Experten empfehlen Unternehmen, ihre Cloud-Resilience-Strategie zu überdenken. Besonders gefährdet sind Workloads, die Echtzeit-Verarbeitung und ultra-niedrige Latenzen erfordern — typischerweise im Finanz-, Gesundheits-, Infrastruktur- und Verteidigungssektor.
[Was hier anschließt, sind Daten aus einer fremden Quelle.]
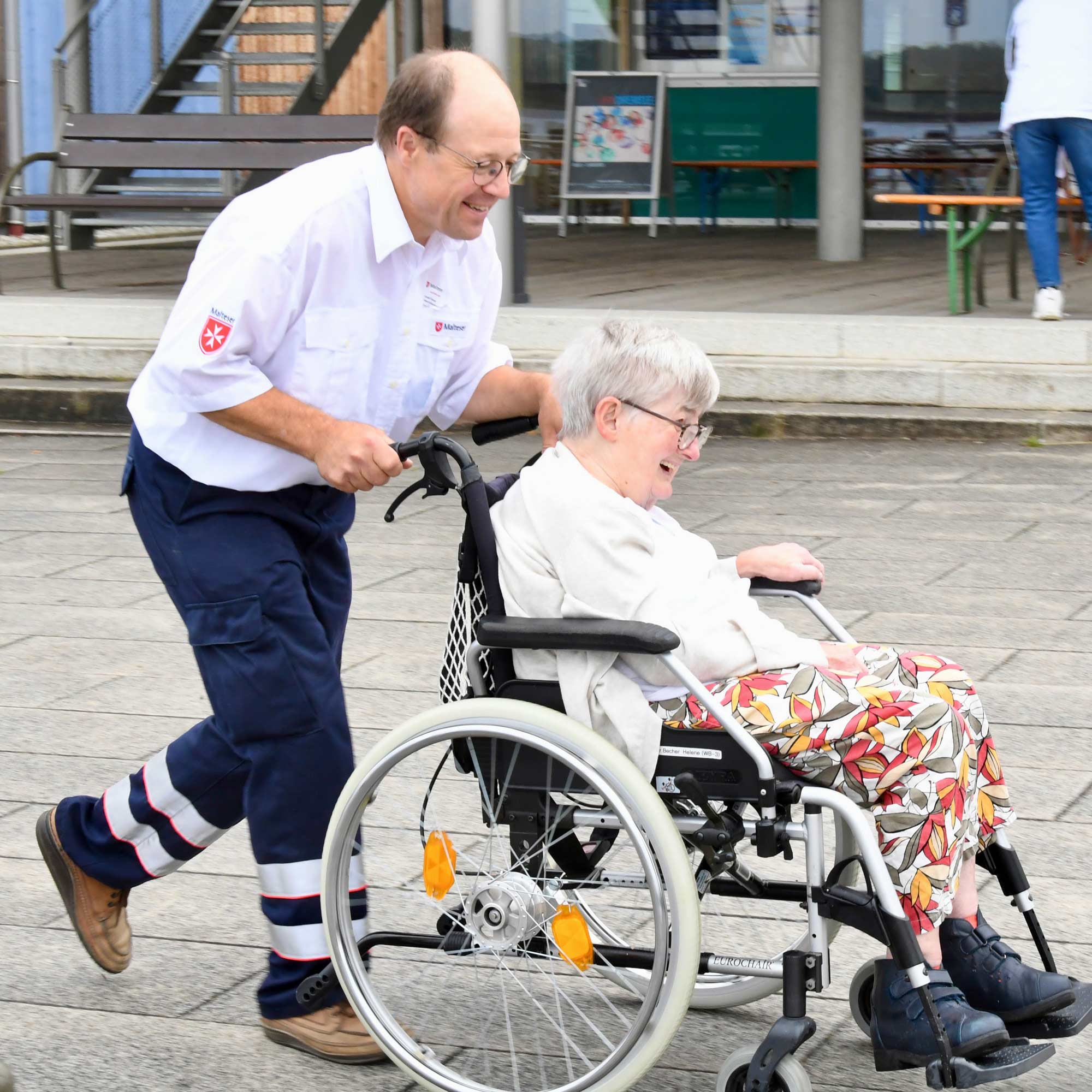 Mitarbeiter eines Hilfsdienstes schiebt alte Frau im Rollstuhl über Bahnsteig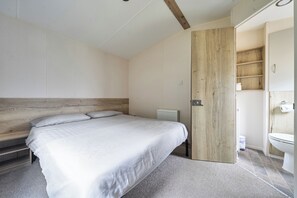 A bedroom with a bed, a wooden headboard, a radiator, and a bathroom with a toilet and a shelf.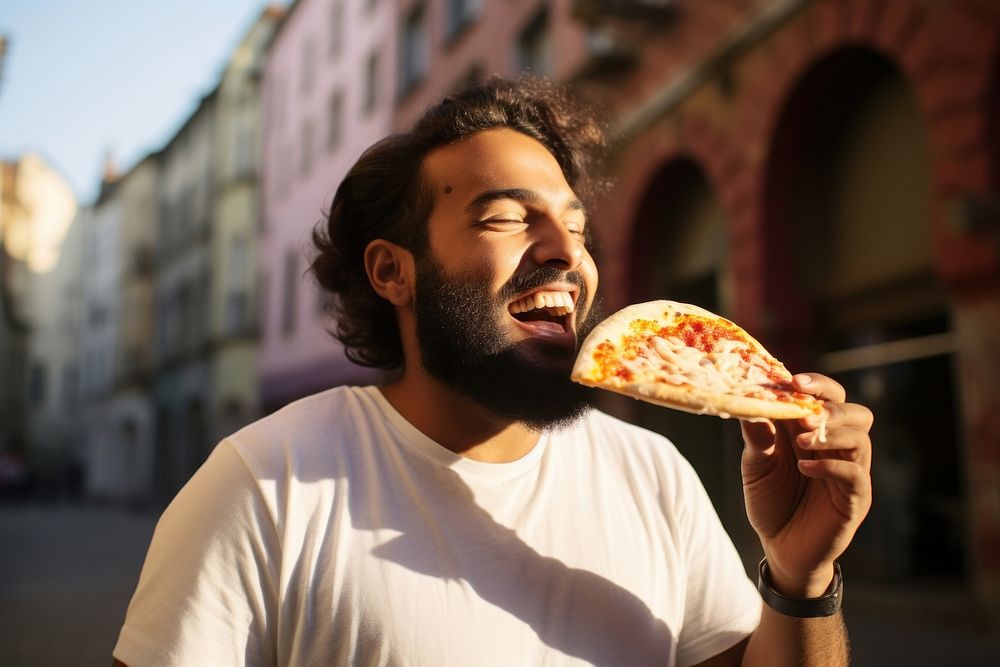 Bangladeshi man eating pizza biting.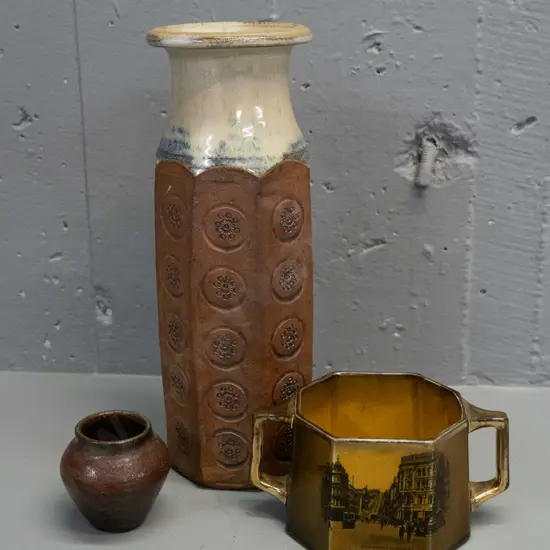 tall studio pottery vase with impressed decoration, small squat pottery vase and an Excella English Dunedin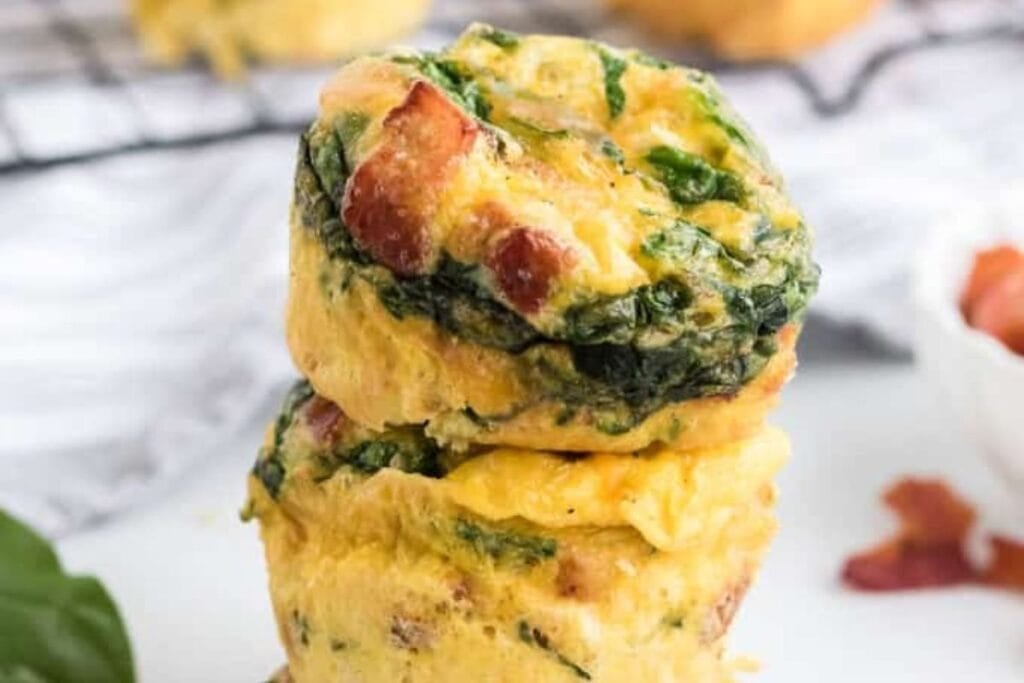 A close up shot of spinach and cheese egg muffins.
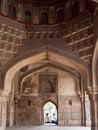 DELHI, INDIA - MARCH 13, 2019: interior view of a bara gumbad window and an indian couple sitting on it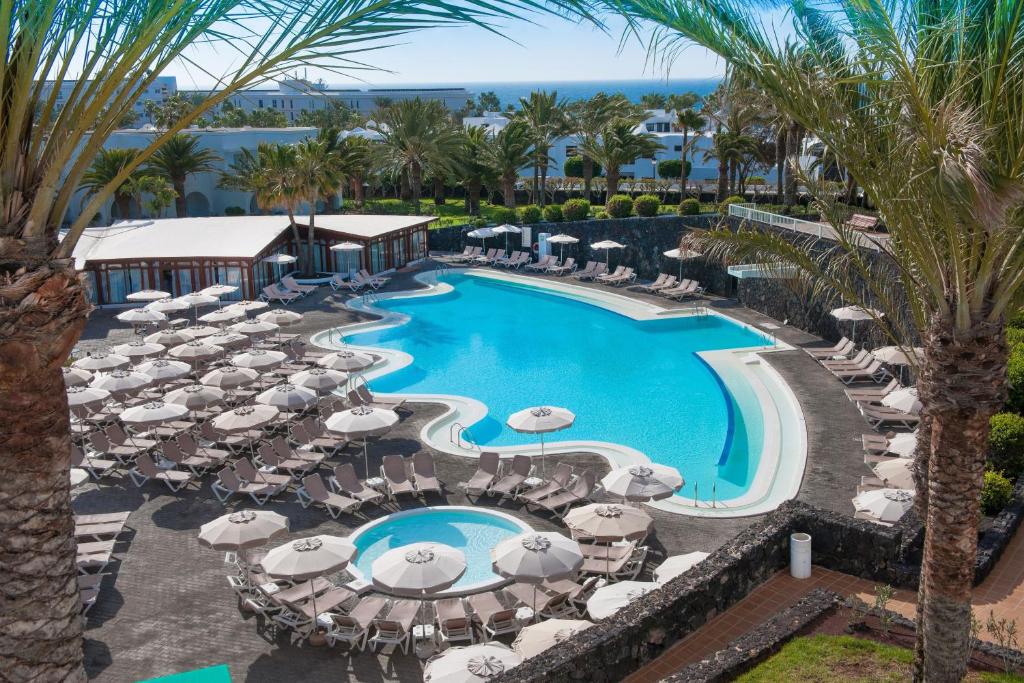 卡门港奥利维亚休闲酒店的享有带遮阳伞和椅子的度假村游泳池的空中景致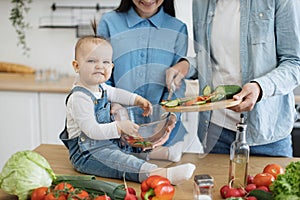 Funny child making angry face while holding bowl for salad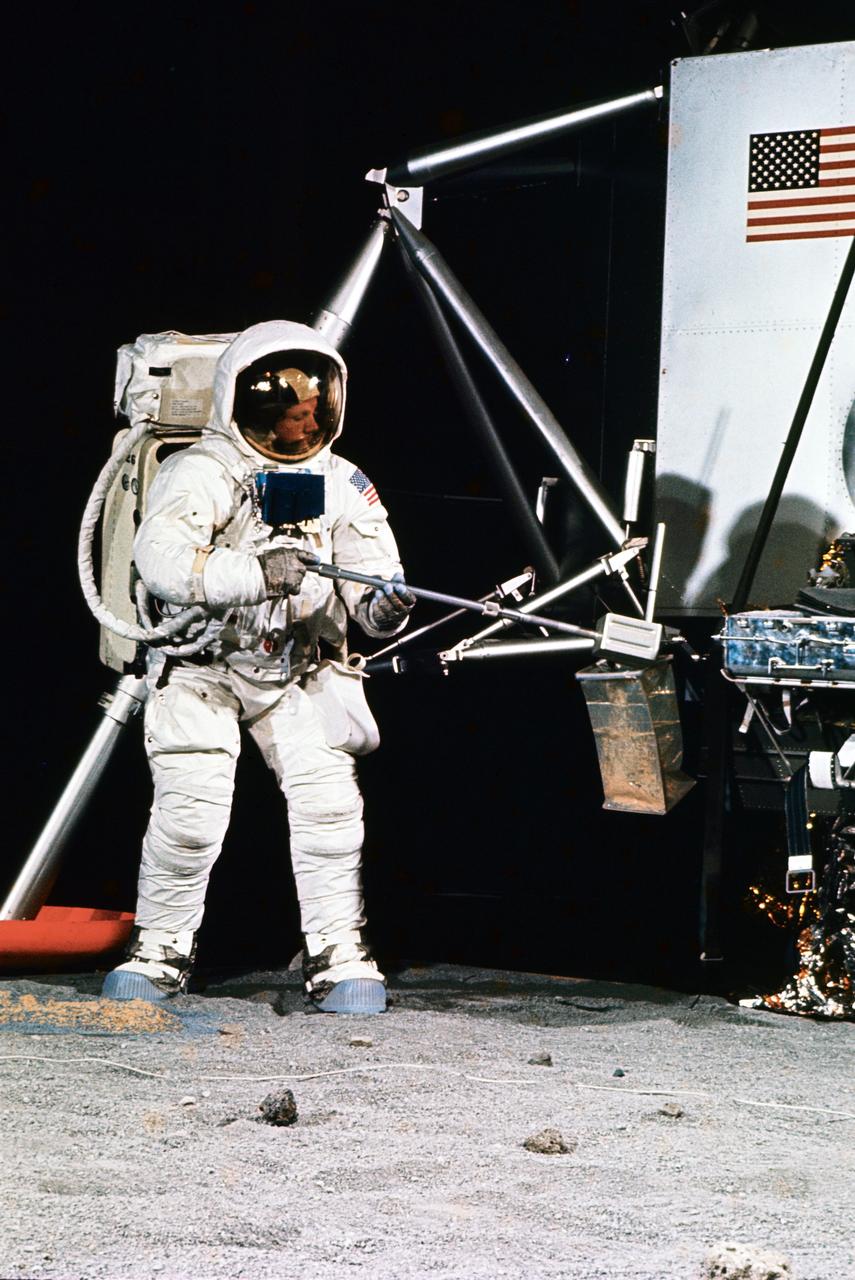 S69-32248 (22 April 1969) --- Astronaut Neil A. Armstrong, wearing an Extravehicular Mobility Unit (EMU), participates in a simulation of deploying and using lunar tools, on the surface of the moon, during a training exercise in Building 9 on April 22, 1969.  Armstrong is the commander of the Apollo 11 lunar landing mission. He is using a scoop to place the sample into bag. On the right is a Lunar Module (LM) mock-up.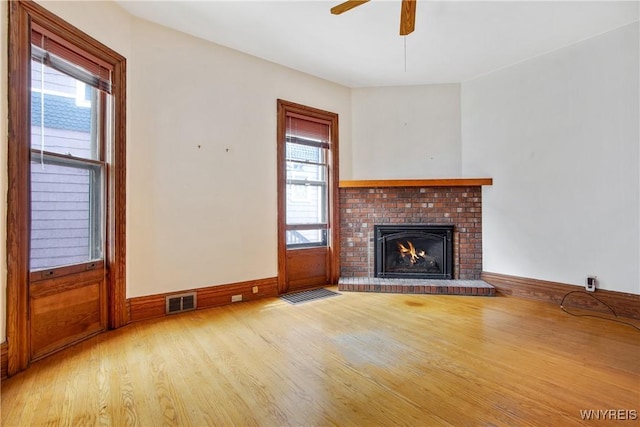 499 Breckenridge St, Buffalo, NY 14213 - unfurnished living room with light wood-style flooring, plenty of natural light, a fireplace, and a ceiling fan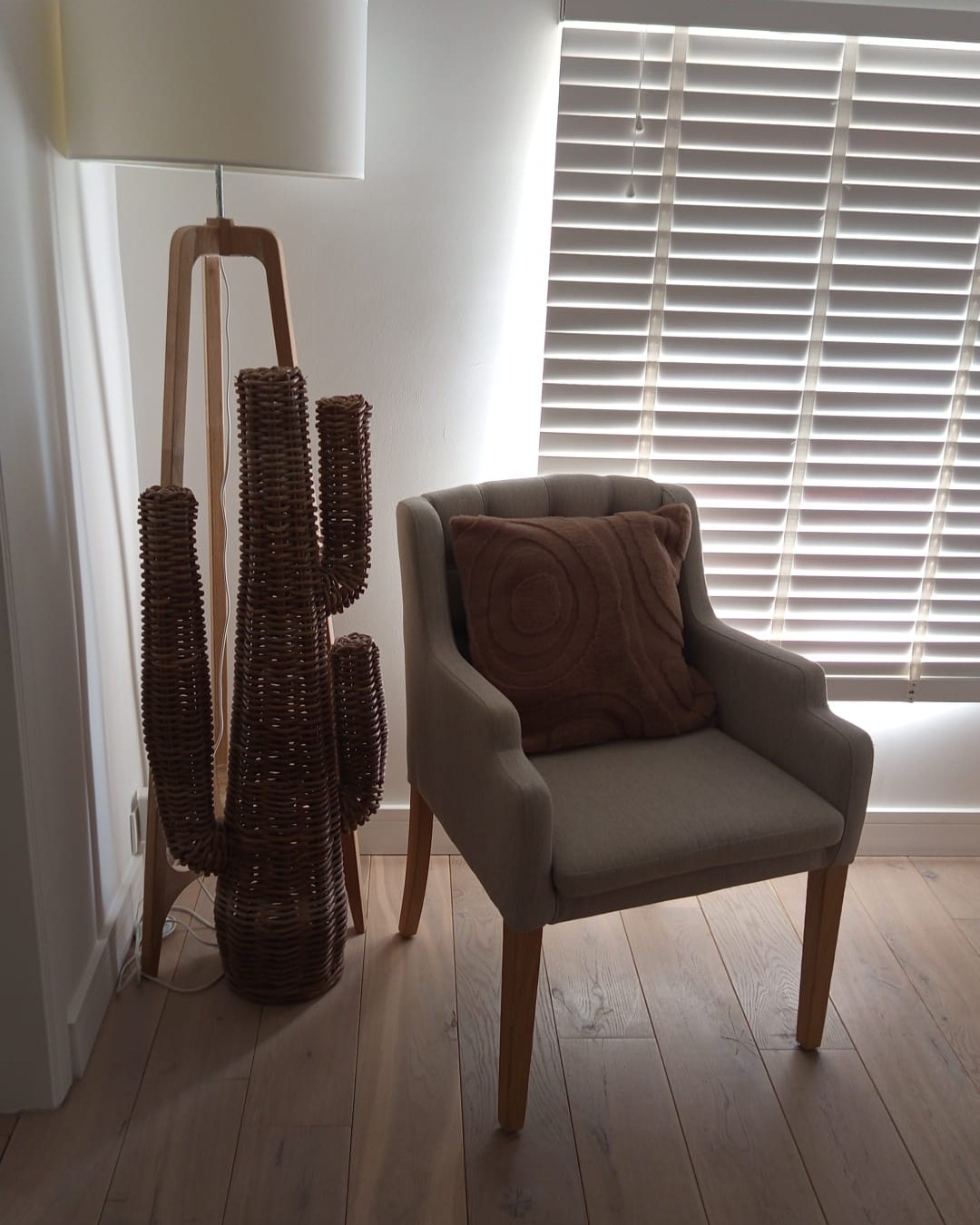 Le coin salon : le lampadaire, le cactus en rotin et le fauteuil dans la lumière du jour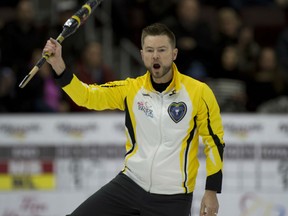 Mike McEwen of Winnipeg celebrates after improving to 3-0 at the Olympic Curling Trials Monday in Ottawa. Kevin Koe of Calgary is the only other unbeaten men's rink in the competition at 4-0.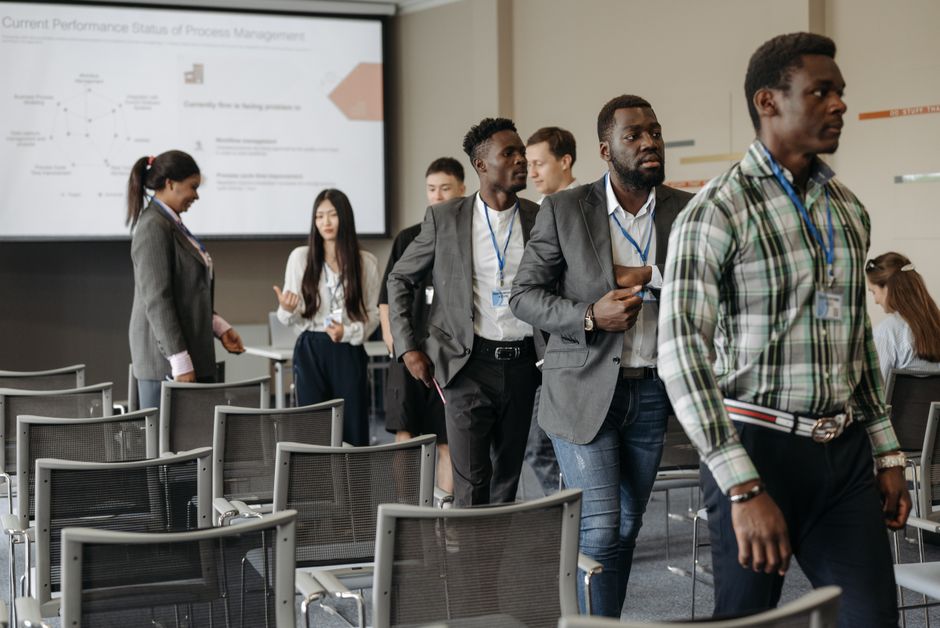Diverse group of professionals attending a business conference in a modern conference room.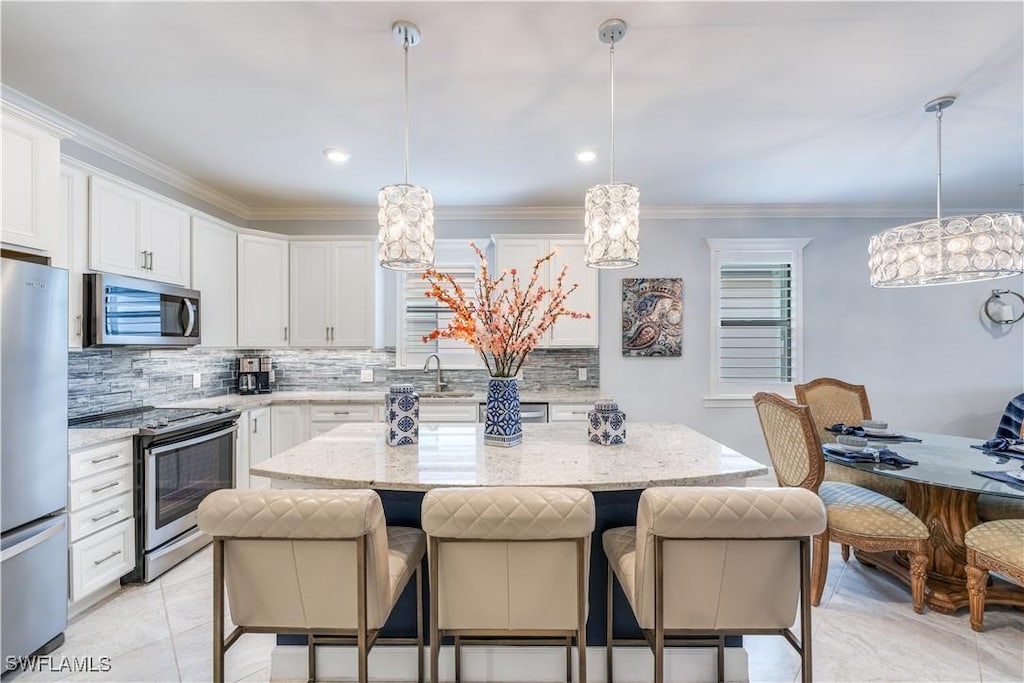 kitchen with light stone countertops, decorative light fixtures, stainless steel appliances, and a kitchen island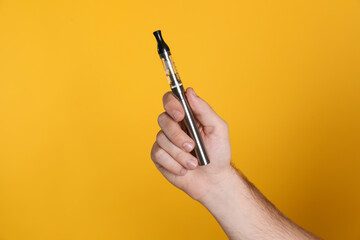 Man holding electronic cigarette on yellow background, closeup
Die Anschläge könnten auch Konsequenzen für nationale Datensouveränität haben. Raines prognostiziert: “Länder zu zwingen, Daten innerhalb ihrer Grenzen zu halten, macht diese zu massiven strategischen Zielen, die in einem Bombenangriff vernichtet werden können.” Sie erwartet stattdessen eine Verschiebung zu einer “Alliierten Datensouveränität”, bei der Regierungen Gesetze anpassen, um kritische Daten auch in verbündeten Ländern sichern zu können.
Für Unternehmen, die auf Cloud-Plattformen angewiesen sind, bedeutet dies: Notfall- und Datenverwaltungsstrategien brauchen eine grundlegende Überprüfung.